→ Exercise set:
A. Decide whether each statement agrees with the article below on consumer protections during the pandemic, and answer yes or no for each, quoting the words of the article that settle it. (i) CFA sent its memo to the Biden-Harris Transition Team. (ii) CFA's memo addresses ten policy areas. (iii) Congress passed an additional stimulus package in late December.
B. In the article below on consumer protections during the pandemic, what positions at CFA does Rachel Weintraub hold?

---------- Document extract

Biden Urged to Support Consumer Protections During Pandemic
As COVID-19 continued to spread across the country at alarming rates, CFA sent a memo to the Biden-Harris Transition Team last month outlining urgent consumer protections that are needed so that families can weather this unprecedented emergency. In particular, CFA’s memo notes that, due to underlying health and socioeconomic disparities, low- and moderate-income families and communities of color, especially Black, Latinx, and Native American communities, have been hit particularly hard by illness, unemployment, and economic instability.
Although Congress passed an additional stimulus package in late December, and numerous federal agencies slightly extended expiring moratoriums, it is expected that consumers will continue to face unprecedented financial challenges well into the future. Meanwhile, most protections outlined by CFA remain unfulfilled, making quick additional action by the new administration essential. “We look forward to a new Administration and a new Congress that will create new opportunities to enact desperately needed consumer protections created by the public health pandemic and the subsequent economic crisis,” stated Rachel Weintraub, CFA Legislative Director and General Counsel.
CFA’s memo addresses eight policy areas and includes over 20 recommendations that can be implemented to provide relief for American consumers and their families.
Banking and Credit
- Prohibit negative credit reporting. No one should see their credit record harmed as a result of the pandemic. A temporary moratorium on all negative credit reporting related to payments missed during the crisis is drastically needed, as well as longer protections upon request for people who face lasting financial hardship from the outbreak.

--------------------
---------- Dataset entries

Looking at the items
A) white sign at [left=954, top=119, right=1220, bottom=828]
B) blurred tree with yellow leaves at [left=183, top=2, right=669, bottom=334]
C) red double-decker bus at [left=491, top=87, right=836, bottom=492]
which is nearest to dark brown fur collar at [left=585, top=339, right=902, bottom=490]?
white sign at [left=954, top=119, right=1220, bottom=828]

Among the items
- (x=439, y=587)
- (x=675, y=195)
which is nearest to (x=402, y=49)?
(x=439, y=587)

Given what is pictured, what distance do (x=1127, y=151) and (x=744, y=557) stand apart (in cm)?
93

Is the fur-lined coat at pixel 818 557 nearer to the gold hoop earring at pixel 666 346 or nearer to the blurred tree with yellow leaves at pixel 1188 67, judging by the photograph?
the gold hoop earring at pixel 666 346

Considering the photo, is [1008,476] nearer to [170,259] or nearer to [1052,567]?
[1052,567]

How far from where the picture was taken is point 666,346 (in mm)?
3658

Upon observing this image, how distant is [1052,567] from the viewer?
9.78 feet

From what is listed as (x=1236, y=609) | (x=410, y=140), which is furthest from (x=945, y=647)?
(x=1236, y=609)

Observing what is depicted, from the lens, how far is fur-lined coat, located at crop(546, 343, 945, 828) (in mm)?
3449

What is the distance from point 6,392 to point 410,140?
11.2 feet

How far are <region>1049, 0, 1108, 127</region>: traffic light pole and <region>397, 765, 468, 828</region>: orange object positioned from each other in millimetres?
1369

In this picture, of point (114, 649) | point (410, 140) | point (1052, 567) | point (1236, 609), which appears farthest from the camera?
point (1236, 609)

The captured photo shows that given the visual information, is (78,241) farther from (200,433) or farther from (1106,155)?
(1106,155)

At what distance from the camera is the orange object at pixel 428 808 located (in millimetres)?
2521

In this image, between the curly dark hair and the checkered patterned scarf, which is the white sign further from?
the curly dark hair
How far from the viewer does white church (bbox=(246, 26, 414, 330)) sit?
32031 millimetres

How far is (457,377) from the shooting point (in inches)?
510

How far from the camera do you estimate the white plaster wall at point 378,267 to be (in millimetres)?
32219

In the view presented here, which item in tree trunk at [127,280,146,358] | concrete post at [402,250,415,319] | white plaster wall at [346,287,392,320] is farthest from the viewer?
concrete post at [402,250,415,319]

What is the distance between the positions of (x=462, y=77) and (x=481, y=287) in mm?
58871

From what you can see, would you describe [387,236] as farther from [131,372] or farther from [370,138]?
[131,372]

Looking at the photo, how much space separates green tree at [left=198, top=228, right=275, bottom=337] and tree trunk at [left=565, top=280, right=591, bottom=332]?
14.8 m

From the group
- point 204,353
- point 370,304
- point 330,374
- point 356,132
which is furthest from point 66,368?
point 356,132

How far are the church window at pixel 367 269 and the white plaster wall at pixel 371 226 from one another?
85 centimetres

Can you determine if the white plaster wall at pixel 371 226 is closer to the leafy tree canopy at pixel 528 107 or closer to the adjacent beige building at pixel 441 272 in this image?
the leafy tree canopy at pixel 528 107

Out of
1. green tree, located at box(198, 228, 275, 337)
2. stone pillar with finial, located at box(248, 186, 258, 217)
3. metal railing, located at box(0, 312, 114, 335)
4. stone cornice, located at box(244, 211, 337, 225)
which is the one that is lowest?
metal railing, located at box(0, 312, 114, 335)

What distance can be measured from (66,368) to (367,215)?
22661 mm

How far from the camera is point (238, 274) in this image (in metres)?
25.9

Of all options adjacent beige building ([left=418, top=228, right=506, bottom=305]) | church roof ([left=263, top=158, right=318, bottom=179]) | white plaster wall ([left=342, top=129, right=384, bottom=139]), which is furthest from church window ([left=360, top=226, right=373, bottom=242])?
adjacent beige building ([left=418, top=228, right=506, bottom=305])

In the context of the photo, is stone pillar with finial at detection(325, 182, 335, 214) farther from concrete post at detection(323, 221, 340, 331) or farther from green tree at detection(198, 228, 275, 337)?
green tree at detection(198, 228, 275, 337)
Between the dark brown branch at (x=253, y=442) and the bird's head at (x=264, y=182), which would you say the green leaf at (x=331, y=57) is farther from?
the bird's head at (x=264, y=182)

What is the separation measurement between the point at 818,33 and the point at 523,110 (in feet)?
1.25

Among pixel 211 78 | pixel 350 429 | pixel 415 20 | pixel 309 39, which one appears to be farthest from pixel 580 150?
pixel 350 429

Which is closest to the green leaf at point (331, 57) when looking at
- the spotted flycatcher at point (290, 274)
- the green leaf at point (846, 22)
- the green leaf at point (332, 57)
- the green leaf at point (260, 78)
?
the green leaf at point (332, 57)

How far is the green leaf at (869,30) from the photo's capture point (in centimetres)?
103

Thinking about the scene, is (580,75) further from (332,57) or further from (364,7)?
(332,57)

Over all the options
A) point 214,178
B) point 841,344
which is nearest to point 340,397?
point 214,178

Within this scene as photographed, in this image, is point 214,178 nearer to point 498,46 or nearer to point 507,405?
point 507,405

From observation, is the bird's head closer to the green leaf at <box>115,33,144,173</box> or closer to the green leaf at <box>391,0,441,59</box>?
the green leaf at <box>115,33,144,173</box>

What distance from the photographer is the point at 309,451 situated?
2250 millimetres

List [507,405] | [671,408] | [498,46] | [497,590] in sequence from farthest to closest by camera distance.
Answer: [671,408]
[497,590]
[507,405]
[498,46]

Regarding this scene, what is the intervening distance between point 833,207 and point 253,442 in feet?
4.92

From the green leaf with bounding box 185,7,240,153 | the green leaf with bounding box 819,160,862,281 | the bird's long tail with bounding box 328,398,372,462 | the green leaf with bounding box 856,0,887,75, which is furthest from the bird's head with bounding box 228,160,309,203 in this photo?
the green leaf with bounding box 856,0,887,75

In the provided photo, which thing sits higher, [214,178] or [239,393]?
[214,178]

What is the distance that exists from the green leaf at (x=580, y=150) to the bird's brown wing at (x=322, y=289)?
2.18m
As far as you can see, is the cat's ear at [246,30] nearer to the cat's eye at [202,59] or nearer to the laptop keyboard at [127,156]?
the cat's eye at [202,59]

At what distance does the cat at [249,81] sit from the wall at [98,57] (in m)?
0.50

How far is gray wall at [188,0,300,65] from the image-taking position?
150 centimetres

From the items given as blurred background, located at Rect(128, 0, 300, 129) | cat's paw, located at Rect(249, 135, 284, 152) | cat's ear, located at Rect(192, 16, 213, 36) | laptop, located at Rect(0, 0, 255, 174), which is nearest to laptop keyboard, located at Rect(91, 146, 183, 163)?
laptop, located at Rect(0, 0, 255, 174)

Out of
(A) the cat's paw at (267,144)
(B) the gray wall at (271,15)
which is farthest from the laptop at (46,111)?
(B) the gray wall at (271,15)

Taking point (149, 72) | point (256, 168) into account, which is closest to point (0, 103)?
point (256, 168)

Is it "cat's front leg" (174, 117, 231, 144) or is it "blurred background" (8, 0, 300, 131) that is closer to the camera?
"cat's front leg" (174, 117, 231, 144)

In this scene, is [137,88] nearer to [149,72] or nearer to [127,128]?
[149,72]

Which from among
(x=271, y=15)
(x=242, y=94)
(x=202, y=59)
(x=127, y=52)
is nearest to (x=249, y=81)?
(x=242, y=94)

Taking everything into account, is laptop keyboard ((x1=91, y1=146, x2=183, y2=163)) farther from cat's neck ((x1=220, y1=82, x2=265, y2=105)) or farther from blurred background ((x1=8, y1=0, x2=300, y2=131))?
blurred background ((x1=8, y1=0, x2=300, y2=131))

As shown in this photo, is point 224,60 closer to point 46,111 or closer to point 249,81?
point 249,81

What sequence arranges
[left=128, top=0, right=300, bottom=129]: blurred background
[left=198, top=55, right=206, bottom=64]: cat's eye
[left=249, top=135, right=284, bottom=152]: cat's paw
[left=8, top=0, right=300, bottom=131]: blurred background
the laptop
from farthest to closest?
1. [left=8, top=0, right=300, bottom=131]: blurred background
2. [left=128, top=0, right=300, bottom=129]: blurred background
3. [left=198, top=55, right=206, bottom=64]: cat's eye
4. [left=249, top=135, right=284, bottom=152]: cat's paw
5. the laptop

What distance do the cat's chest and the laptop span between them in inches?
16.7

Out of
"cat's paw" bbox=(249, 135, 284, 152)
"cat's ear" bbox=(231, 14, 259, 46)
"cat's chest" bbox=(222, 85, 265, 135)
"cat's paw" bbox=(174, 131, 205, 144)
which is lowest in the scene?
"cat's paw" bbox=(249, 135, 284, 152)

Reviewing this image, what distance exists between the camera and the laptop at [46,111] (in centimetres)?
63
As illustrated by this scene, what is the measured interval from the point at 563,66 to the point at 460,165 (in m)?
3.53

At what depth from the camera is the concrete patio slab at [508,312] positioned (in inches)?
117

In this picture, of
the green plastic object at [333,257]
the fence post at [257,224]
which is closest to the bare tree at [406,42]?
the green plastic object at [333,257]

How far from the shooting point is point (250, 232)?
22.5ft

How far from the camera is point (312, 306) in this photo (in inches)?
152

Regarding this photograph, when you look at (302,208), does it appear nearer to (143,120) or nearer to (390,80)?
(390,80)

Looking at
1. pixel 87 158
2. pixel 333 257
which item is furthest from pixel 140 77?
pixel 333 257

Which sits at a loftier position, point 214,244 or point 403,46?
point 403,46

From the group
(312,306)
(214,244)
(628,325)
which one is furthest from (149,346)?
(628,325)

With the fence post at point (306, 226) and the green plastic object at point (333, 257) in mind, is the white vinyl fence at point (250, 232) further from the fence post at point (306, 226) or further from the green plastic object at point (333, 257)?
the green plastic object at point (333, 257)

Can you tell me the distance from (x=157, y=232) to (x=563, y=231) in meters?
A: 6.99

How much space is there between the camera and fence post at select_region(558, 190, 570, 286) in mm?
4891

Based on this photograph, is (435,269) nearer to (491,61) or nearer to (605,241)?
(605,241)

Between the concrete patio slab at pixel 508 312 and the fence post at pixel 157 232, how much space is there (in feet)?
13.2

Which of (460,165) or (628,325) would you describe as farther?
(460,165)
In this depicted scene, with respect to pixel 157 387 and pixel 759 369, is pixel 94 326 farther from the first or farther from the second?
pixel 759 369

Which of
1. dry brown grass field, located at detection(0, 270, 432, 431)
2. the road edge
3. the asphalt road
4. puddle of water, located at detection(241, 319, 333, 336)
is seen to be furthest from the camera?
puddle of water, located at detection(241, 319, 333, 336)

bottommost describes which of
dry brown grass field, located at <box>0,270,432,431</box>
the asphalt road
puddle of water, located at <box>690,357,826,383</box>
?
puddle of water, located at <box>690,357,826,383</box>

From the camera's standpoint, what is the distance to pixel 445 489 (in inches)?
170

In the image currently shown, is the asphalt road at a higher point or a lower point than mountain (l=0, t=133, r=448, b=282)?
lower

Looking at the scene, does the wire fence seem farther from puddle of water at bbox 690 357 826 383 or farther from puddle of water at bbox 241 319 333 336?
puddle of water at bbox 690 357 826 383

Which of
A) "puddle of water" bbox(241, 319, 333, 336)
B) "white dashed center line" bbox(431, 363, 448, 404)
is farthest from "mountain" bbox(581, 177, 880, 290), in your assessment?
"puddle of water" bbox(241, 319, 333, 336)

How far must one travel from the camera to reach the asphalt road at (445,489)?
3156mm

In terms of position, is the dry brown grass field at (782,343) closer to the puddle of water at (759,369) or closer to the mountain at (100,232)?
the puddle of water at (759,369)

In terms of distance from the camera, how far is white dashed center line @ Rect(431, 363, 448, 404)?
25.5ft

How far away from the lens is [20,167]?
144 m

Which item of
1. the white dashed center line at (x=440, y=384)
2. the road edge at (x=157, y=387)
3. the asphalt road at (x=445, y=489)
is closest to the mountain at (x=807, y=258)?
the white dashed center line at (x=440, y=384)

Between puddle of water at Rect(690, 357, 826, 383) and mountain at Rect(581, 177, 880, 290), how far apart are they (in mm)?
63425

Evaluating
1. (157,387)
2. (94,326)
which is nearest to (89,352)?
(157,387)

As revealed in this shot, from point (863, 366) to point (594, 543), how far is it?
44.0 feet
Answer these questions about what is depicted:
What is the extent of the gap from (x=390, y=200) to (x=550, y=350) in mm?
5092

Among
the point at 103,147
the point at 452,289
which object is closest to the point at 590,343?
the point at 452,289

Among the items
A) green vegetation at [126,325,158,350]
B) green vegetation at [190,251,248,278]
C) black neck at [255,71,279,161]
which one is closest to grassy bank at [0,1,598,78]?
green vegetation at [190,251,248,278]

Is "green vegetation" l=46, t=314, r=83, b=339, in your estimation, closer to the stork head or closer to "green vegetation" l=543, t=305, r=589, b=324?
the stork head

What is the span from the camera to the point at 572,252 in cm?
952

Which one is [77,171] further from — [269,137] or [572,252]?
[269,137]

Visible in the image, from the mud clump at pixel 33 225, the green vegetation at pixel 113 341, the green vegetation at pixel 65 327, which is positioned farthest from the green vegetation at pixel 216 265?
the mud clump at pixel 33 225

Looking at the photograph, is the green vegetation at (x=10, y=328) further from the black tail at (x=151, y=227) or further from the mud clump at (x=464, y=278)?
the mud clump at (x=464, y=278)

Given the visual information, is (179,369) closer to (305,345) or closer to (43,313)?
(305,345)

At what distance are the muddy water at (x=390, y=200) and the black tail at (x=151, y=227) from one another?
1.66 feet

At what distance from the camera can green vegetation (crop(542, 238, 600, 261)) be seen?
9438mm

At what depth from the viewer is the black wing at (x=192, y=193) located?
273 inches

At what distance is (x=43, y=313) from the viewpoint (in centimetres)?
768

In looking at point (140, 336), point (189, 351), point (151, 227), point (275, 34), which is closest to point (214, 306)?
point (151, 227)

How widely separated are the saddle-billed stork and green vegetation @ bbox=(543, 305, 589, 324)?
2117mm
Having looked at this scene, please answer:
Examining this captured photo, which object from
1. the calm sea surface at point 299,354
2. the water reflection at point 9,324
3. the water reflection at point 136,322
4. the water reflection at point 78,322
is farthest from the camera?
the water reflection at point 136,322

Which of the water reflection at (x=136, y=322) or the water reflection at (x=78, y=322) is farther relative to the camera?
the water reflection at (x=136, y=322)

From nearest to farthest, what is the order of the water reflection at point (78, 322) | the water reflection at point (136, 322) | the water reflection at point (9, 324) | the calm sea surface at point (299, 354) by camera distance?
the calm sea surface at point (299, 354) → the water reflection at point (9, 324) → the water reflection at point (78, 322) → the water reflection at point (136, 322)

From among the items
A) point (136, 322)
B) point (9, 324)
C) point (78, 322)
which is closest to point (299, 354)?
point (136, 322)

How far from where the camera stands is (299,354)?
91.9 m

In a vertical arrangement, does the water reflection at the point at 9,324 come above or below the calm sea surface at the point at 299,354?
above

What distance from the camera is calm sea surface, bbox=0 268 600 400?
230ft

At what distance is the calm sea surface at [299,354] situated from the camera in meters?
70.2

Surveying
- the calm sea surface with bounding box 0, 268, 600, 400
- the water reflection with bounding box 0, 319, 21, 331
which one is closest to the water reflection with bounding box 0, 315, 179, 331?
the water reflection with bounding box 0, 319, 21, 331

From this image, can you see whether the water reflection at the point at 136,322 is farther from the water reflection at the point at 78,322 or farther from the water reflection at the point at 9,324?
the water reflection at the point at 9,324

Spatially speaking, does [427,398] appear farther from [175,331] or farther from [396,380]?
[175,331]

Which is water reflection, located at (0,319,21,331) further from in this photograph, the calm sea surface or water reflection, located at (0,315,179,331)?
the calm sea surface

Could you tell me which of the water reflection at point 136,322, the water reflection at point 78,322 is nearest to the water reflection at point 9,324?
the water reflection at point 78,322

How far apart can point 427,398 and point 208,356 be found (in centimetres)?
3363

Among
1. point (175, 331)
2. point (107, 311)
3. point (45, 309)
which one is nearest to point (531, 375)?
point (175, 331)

--------------------

→ Solutions to the exercise:
A.
(i) Yes: "CFA sent a memo to the Biden-Harris Transition Team last month"
(ii) No: "CFA’s memo addresses eight policy areas"
(iii) Yes: "Congress passed an additional stimulus package in late December"

B. She is CFA Legislative Director and General Counsel.